Combat de consultants
Virage : Tu étais abonné au Parc plus jeune ?
Jérôme Rothen : J’étais abonné à Auteuil, avec mon père. Le premier match que j’ai fait, j’avais quatre ans, c’était la finale de la Coupe contre Saint-Étienne, en 1982. J’ai plein de flashs qui me reviennent quand j’y pense. Quand je vois Safet Sušić jouer… Les derbys contre le Matra Racing… Moi, j’étais dans le 92 et il faut savoir que le Matra offrait des places mais moi, je ne voulais pas supporter le Matra ! Je me souviens de Christian Perez, Joël Bats, son dernier match quand il lance ses gants dans le virage et que je ne suis pas loin de les récupérer, plein de flashs comme ça. Il y a aussi la finale en Coupe de France contre Nantes, celle où l’on gagne, avec Ginola…
Virage : Et donc, ton premier match avec le maillot du PSG au Parc, tu avais les larmes aux yeux ? Ou tu étais plus dans la préparation sportive ?
Jérôme Rothen : Non, non, c’était énorme ! Tu veux que je te dise, ça va même plus loin que ça. La première fois que je mets le maillot du PSG, on est en stage à Aix les Bains, on joue Grenoble, il me semble, un match de préparation. Je n’avais repris que depuis une semaine, avec l’Euro. Les autres avaient repris depuis trois semaines déjà. Et Vahid me demande si je veux jouer. “Bien sûr que je veux jouer !!!” Je ne suis pas prêt, je rentre une mi-temps. Mais ce jour-là, je m’en souviens, comme si c’était hier. Et pourtant, c’était un stade de campagne mais c’était vraiment particulier. Il y avait aussi eu ce match à Evry-Bondoufle contre la Juve, avec plein de supporters parisiens. Les premières fois, c’est énorme. Marquer au Parc ? C’était contre Nice. Alors là… Quand je reviens de blessure, je marque mon premier but contre Nice, du côté Auteuil. J’aurais pu faire quatre fois le tour du terrain (rires). On m’a souvent reproché de rester à la fin des matchs, d’aller saluer le public, on me traitait de suce-boules.

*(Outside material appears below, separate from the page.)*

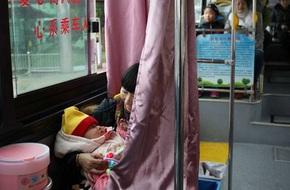 Chiếc xe buýt mơ ước dành cho mẹ bỉm sữa: Có rèm che để các mẹ thoải mái cho con bú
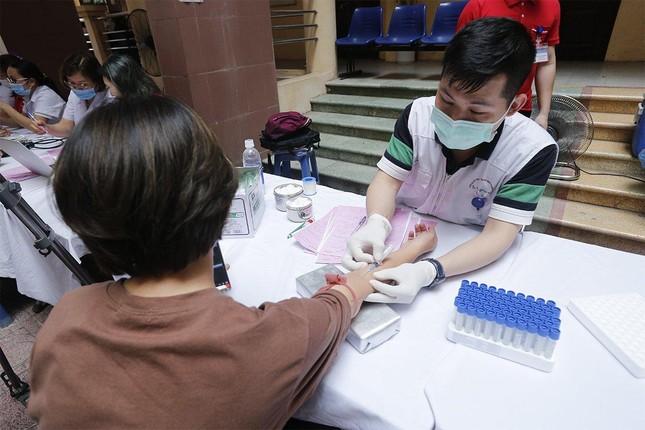 """Trường Đại học Nội vụ tích cực hưởng ứng ngày hội hiến máu toàn dân """"Bằng lăng tím 2021"""" ảnh 7"""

Mais je ne me forçais pas. C’était pas du tout calculé. Même après une victoire à l’arrache, un pauvre 2-1 à l’arrache, je prenais un kif énorme à faire le tour du Parc, à entendre les supporters chanter mon nom.
Virage : Quel est pour vous votre plus beau match sous les couleurs parisiennes en tant que joueur ?
Jérôme Rothen : Il y a eu quelque chose de particulier avec cette finale de coupe de France contre Marseille au Stade de France. Ce match-là, il y avait une ambiance exceptionnelle, il restera gravé dans ma mémoire, j’ai pris mes enfants avec moi sur le terrain, avec tout le virage rempli, j’ai pris le micro du Stade de France, “Qui ne saute pas est marseillais !”, moi qui gueule à Vikash de ne pas frapper au but et lui qui la met au fond, c’était incroyable ! Mais mon plus beau match, c’est encore contre Marseille au Vélodrome. Quand on gagne 4-2 en championnat en octobre 2009 je crois. Je marque sur coup franc, je donne le premier but à Guillaume Hoarau et je donne aussi le dernier. Franchement, gagner au Vélodrome, avec Paris, marquer…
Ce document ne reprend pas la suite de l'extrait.